» What you will do
For the records that follow, say how many lines have the word "United" in them. Write the number and nothing more.

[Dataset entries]
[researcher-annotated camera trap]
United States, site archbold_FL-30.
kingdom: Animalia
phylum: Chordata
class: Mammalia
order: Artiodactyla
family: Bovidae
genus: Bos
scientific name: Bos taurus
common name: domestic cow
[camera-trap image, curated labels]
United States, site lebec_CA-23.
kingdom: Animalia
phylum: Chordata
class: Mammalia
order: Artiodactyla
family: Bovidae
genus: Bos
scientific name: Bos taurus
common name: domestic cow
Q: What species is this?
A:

» Solution for this problem
2